Directions for this task:
Every line holding the string "United" is to be copied from the entries below.

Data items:

· · · · · · ·

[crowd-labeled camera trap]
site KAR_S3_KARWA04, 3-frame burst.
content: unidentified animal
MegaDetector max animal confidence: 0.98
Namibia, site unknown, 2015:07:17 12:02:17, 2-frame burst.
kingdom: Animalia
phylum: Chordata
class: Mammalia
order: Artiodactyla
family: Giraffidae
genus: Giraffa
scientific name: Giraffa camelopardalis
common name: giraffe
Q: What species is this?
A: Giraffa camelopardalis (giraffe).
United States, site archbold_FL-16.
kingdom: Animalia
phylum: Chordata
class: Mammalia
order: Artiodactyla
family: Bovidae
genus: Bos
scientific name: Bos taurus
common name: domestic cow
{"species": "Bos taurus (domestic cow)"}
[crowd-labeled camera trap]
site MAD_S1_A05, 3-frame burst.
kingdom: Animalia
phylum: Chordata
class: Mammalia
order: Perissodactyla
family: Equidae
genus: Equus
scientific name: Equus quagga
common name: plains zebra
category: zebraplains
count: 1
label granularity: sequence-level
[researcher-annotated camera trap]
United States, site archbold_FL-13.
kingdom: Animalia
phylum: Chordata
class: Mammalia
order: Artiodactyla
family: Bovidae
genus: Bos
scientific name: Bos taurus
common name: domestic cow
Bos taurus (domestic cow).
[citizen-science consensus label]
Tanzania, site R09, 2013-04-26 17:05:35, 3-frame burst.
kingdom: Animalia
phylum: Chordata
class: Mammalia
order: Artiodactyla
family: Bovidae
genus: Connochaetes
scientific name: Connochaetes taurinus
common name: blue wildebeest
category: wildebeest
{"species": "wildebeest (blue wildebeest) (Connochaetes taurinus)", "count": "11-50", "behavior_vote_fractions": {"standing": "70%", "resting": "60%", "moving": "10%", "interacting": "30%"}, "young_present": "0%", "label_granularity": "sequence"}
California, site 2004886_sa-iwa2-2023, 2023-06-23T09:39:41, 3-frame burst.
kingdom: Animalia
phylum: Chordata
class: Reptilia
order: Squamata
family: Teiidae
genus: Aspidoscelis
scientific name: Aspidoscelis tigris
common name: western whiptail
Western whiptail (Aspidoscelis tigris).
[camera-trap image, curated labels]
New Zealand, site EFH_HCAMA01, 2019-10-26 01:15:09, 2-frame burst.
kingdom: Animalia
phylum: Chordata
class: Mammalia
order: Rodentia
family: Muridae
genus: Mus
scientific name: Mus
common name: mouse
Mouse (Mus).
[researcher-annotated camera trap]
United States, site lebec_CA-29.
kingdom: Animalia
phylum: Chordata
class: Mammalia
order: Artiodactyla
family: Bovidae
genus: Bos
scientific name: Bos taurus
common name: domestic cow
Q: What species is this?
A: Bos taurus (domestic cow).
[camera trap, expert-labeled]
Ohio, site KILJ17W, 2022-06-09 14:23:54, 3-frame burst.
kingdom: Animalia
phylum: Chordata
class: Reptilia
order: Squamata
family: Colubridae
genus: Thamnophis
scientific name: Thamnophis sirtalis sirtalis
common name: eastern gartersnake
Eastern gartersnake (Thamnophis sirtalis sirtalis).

· · · · · · ·

Solution for this exercise:
United States, site archbold_FL-16.
United States, site archbold_FL-13.
United States, site lebec_CA-29.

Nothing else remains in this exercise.